I'm not keen to be a party-pooper but even James Gosling felt the need to comment in his Thursday keynote. I think Miller was a profoundly bad choice of entertainment for an international techno-geek conference and I was ashamed to work for Sun as I watched delegates troop out of the room following these comments (one Englishman shouting out "racist!" as he left). My deepest apologies to friends, customers, colleagues and even enemies - I have commented internally that even the Java condoms are in good taste compared to Miller, I have no idea which out-of-touch marketeer thought Miller appropriate. Sorry.
British Journalism Redux
I'm just on my way home from JavaOne and I notice that Ingrid Marson has done her bit to sustain the low standard of "reporting" by UK hacks in her story Sun 'distorts' definition of free software on ZDNet UK News. Ingrid has chosen to pick up a rhetorical device delivered in the context of a long, positive keynote about freedom and sharing rather than describe the actual spirit of either the keynote or indeed the news at hand (where Sun has open sourced another huge and crucial part of its software portfolio under a real OSI-approved open source license in a real, public community).

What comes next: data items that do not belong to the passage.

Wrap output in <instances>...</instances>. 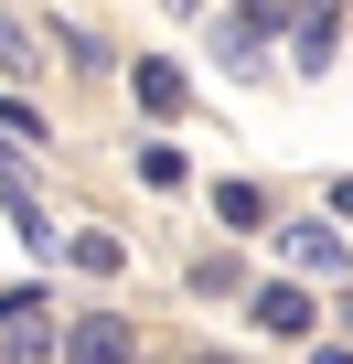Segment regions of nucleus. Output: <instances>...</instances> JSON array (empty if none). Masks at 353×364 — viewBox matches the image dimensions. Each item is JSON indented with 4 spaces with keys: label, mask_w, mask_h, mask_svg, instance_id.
<instances>
[{
    "label": "nucleus",
    "mask_w": 353,
    "mask_h": 364,
    "mask_svg": "<svg viewBox=\"0 0 353 364\" xmlns=\"http://www.w3.org/2000/svg\"><path fill=\"white\" fill-rule=\"evenodd\" d=\"M214 215L225 225H268V193H257V182H214Z\"/></svg>",
    "instance_id": "obj_10"
},
{
    "label": "nucleus",
    "mask_w": 353,
    "mask_h": 364,
    "mask_svg": "<svg viewBox=\"0 0 353 364\" xmlns=\"http://www.w3.org/2000/svg\"><path fill=\"white\" fill-rule=\"evenodd\" d=\"M139 107H150V118H183V107H193V86L171 75V65H139Z\"/></svg>",
    "instance_id": "obj_7"
},
{
    "label": "nucleus",
    "mask_w": 353,
    "mask_h": 364,
    "mask_svg": "<svg viewBox=\"0 0 353 364\" xmlns=\"http://www.w3.org/2000/svg\"><path fill=\"white\" fill-rule=\"evenodd\" d=\"M257 43H268V33H257V22H246V11H236V22H225V11H214V65H257Z\"/></svg>",
    "instance_id": "obj_9"
},
{
    "label": "nucleus",
    "mask_w": 353,
    "mask_h": 364,
    "mask_svg": "<svg viewBox=\"0 0 353 364\" xmlns=\"http://www.w3.org/2000/svg\"><path fill=\"white\" fill-rule=\"evenodd\" d=\"M342 321H353V300H342Z\"/></svg>",
    "instance_id": "obj_16"
},
{
    "label": "nucleus",
    "mask_w": 353,
    "mask_h": 364,
    "mask_svg": "<svg viewBox=\"0 0 353 364\" xmlns=\"http://www.w3.org/2000/svg\"><path fill=\"white\" fill-rule=\"evenodd\" d=\"M183 364H225V353H183Z\"/></svg>",
    "instance_id": "obj_15"
},
{
    "label": "nucleus",
    "mask_w": 353,
    "mask_h": 364,
    "mask_svg": "<svg viewBox=\"0 0 353 364\" xmlns=\"http://www.w3.org/2000/svg\"><path fill=\"white\" fill-rule=\"evenodd\" d=\"M139 182H150V193H171V182H183V150H161V139H150V150H139Z\"/></svg>",
    "instance_id": "obj_12"
},
{
    "label": "nucleus",
    "mask_w": 353,
    "mask_h": 364,
    "mask_svg": "<svg viewBox=\"0 0 353 364\" xmlns=\"http://www.w3.org/2000/svg\"><path fill=\"white\" fill-rule=\"evenodd\" d=\"M246 22H257V33H289V22H300V0H246Z\"/></svg>",
    "instance_id": "obj_13"
},
{
    "label": "nucleus",
    "mask_w": 353,
    "mask_h": 364,
    "mask_svg": "<svg viewBox=\"0 0 353 364\" xmlns=\"http://www.w3.org/2000/svg\"><path fill=\"white\" fill-rule=\"evenodd\" d=\"M54 54H65V65H75V75H107V43H97V33H86V22H54Z\"/></svg>",
    "instance_id": "obj_8"
},
{
    "label": "nucleus",
    "mask_w": 353,
    "mask_h": 364,
    "mask_svg": "<svg viewBox=\"0 0 353 364\" xmlns=\"http://www.w3.org/2000/svg\"><path fill=\"white\" fill-rule=\"evenodd\" d=\"M332 33H342V11L300 0V22H289V54H300V75H321V65H332Z\"/></svg>",
    "instance_id": "obj_5"
},
{
    "label": "nucleus",
    "mask_w": 353,
    "mask_h": 364,
    "mask_svg": "<svg viewBox=\"0 0 353 364\" xmlns=\"http://www.w3.org/2000/svg\"><path fill=\"white\" fill-rule=\"evenodd\" d=\"M33 54H43V43H33V33H22V22H0V75H43V65H33Z\"/></svg>",
    "instance_id": "obj_11"
},
{
    "label": "nucleus",
    "mask_w": 353,
    "mask_h": 364,
    "mask_svg": "<svg viewBox=\"0 0 353 364\" xmlns=\"http://www.w3.org/2000/svg\"><path fill=\"white\" fill-rule=\"evenodd\" d=\"M246 321H257V332H278V343H310V321H321V311H310V289H300V279H268V289L246 300Z\"/></svg>",
    "instance_id": "obj_3"
},
{
    "label": "nucleus",
    "mask_w": 353,
    "mask_h": 364,
    "mask_svg": "<svg viewBox=\"0 0 353 364\" xmlns=\"http://www.w3.org/2000/svg\"><path fill=\"white\" fill-rule=\"evenodd\" d=\"M310 364H353V343H321V353H310Z\"/></svg>",
    "instance_id": "obj_14"
},
{
    "label": "nucleus",
    "mask_w": 353,
    "mask_h": 364,
    "mask_svg": "<svg viewBox=\"0 0 353 364\" xmlns=\"http://www.w3.org/2000/svg\"><path fill=\"white\" fill-rule=\"evenodd\" d=\"M54 321H65V311H54L43 289H0V364H54V353H65Z\"/></svg>",
    "instance_id": "obj_1"
},
{
    "label": "nucleus",
    "mask_w": 353,
    "mask_h": 364,
    "mask_svg": "<svg viewBox=\"0 0 353 364\" xmlns=\"http://www.w3.org/2000/svg\"><path fill=\"white\" fill-rule=\"evenodd\" d=\"M278 247H289V257H300V268H310V279H342V268H353V247H342V236H332V225H310V215H300V225H289V236H278Z\"/></svg>",
    "instance_id": "obj_4"
},
{
    "label": "nucleus",
    "mask_w": 353,
    "mask_h": 364,
    "mask_svg": "<svg viewBox=\"0 0 353 364\" xmlns=\"http://www.w3.org/2000/svg\"><path fill=\"white\" fill-rule=\"evenodd\" d=\"M65 364H139V332L118 311H75L65 321Z\"/></svg>",
    "instance_id": "obj_2"
},
{
    "label": "nucleus",
    "mask_w": 353,
    "mask_h": 364,
    "mask_svg": "<svg viewBox=\"0 0 353 364\" xmlns=\"http://www.w3.org/2000/svg\"><path fill=\"white\" fill-rule=\"evenodd\" d=\"M65 257H75L86 279H118V268H129V247H118L107 225H86V236H65Z\"/></svg>",
    "instance_id": "obj_6"
}]
</instances>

She didn't show up for her interview with me*, even after rescheduling it, where she would have been able to find out about Sun's actual position on open source rather than having to refer to Slashdot for comments from parties at least as biased as me and considerably less informed on the actual facts. Neither did she comment, even in her article about whether Java developers want open source, on Sun open sourcing it's Java EE application server. In that article she also preferred to recycle out-of-date comments from IBM rather than report on the rapprochement between Sun and IBM. Does she have an axe to grind? I hope so because the other diagnoses are much less charitable. [You can read all her JavaOne coverage - 4 stories - and be the judge: Real Time Java; Schwartz on "Free"; Java and open source; JavaOne News roundup (notice anything missing?)]
Is there a decent journalist working anywhere in the UK tech press any more? Getting comment from alternate voices is a valid device. Reporting via vox populi can sometimes be interesting. But when so-called "reporters" combine the two in a spirit of cynicism and fail to report the actual new news despite copious opportunity you know that 'journalism' has left the building.
* Update 6 July: Word reaches my ears by a circuitous route that Ingrid is upset that her integrity has been maligned - she apparently cancelled the second meeting because it clashed with the flight home booked for her by Sun UK - had I known I would have pointed that out. I also gather she did not use Slashdot to gather comments. My apologies to her.
Oh, and Matt & Ingrid, feel free to leave comments here too, no need to go through official channels - these are my personal views after all.